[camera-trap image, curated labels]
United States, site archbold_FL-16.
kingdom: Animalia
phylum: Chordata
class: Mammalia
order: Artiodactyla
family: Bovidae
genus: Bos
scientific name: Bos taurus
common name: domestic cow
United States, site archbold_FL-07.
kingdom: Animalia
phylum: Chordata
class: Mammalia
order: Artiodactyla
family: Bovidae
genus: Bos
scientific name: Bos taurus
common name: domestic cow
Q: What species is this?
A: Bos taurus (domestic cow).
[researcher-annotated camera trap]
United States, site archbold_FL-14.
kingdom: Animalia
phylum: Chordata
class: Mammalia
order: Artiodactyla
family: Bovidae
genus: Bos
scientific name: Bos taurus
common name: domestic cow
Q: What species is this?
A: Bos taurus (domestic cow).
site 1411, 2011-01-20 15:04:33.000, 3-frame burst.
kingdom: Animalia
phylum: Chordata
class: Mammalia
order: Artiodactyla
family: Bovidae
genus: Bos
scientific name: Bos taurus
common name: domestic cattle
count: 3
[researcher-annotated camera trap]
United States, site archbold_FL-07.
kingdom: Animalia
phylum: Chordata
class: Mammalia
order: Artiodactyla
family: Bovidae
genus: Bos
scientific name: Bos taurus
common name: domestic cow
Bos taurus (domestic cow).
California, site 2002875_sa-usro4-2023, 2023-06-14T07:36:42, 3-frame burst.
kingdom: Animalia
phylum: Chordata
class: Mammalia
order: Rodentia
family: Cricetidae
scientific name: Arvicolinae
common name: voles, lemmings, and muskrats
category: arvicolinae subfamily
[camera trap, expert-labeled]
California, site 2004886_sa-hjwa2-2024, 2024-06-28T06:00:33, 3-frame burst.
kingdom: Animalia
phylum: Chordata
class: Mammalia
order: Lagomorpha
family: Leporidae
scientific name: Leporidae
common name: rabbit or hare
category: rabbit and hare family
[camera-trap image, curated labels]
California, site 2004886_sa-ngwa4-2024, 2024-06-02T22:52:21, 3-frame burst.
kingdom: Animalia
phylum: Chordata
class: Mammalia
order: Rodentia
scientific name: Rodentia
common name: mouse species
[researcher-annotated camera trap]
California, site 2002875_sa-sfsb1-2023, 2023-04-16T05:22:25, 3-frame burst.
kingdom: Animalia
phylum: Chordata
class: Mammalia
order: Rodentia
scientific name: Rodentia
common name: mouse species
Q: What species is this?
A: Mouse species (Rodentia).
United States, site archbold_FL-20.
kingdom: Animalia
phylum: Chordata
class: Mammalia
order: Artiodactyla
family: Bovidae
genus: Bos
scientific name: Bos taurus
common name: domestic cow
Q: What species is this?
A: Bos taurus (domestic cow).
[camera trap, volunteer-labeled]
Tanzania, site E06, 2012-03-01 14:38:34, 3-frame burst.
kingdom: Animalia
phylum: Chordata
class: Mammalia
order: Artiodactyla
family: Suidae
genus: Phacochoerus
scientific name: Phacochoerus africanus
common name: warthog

----

* **WHAT NEEDS TO BE DONE**
Return the full listing exactly as written.

* **SOLUTION FOR THIS EXERCISE**
[camera-trap image, curated labels]
United States, site archbold_FL-16.
kingdom: Animalia
phylum: Chordata
class: Mammalia
order: Artiodactyla
family: Bovidae
genus: Bos
scientific name: Bos taurus
common name: domestic cow
United States, site archbold_FL-07.
kingdom: Animalia
phylum: Chordata
class: Mammalia
order: Artiodactyla
family: Bovidae
genus: Bos
scientific name: Bos taurus
common name: domestic cow
Q: What species is this?
A: Bos taurus (domestic cow).
[researcher-annotated camera trap]
United States, site archbold_FL-14.
kingdom: Animalia
phylum: Chordata
class: Mammalia
order: Artiodactyla
family: Bovidae
genus: Bos
scientific name: Bos taurus
common name: domestic cow
Q: What species is this?
A: Bos taurus (domestic cow).
site 1411, 2011-01-20 15:04:33.000, 3-frame burst.
kingdom: Animalia
phylum: Chordata
class: Mammalia
order: Artiodactyla
family: Bovidae
genus: Bos
scientific name: Bos taurus
common name: domestic cattle
count: 3
[researcher-annotated camera trap]
United States, site archbold_FL-07.
kingdom: Animalia
phylum: Chordata
class: Mammalia
order: Artiodactyla
family: Bovidae
genus: Bos
scientific name: Bos taurus
common name: domestic cow
Bos taurus (domestic cow).
California, site 2002875_sa-usro4-2023, 2023-06-14T07:36:42, 3-frame burst.
kingdom: Animalia
phylum: Chordata
class: Mammalia
order: Rodentia
family: Cricetidae
scientific name: Arvicolinae
common name: voles, lemmings, and muskrats
category: arvicolinae subfamily
[camera trap, expert-labeled]
California, site 2004886_sa-hjwa2-2024, 2024-06-28T06:00:33, 3-frame burst.
kingdom: Animalia
phylum: Chordata
class: Mammalia
order: Lagomorpha
family: Leporidae
scientific name: Leporidae
common name: rabbit or hare
category: rabbit and hare family
[camera-trap image, curated labels]
California, site 2004886_sa-ngwa4-2024, 2024-06-02T22:52:21, 3-frame burst.
kingdom: Animalia
phylum: Chordata
class: Mammalia
order: Rodentia
scientific name: Rodentia
common name: mouse species
[researcher-annotated camera trap]
California, site 2002875_sa-sfsb1-2023, 2023-04-16T05:22:25, 3-frame burst.
kingdom: Animalia
phylum: Chordata
class: Mammalia
order: Rodentia
scientific name: Rodentia
common name: mouse species
Q: What species is this?
A: Mouse species (Rodentia).
United States, site archbold_FL-20.
kingdom: Animalia
phylum: Chordata
class: Mammalia
order: Artiodactyla
family: Bovidae
genus: Bos
scientific name: Bos taurus
common name: domestic cow
Q: What species is this?
A: Bos taurus (domestic cow).
[camera trap, volunteer-labeled]
Tanzania, site E06, 2012-03-01 14:38:34, 3-frame burst.
kingdom: Animalia
phylum: Chordata
class: Mammalia
order: Artiodactyla
family: Suidae
genus: Phacochoerus
scientific name: Phacochoerus africanus
common name: warthog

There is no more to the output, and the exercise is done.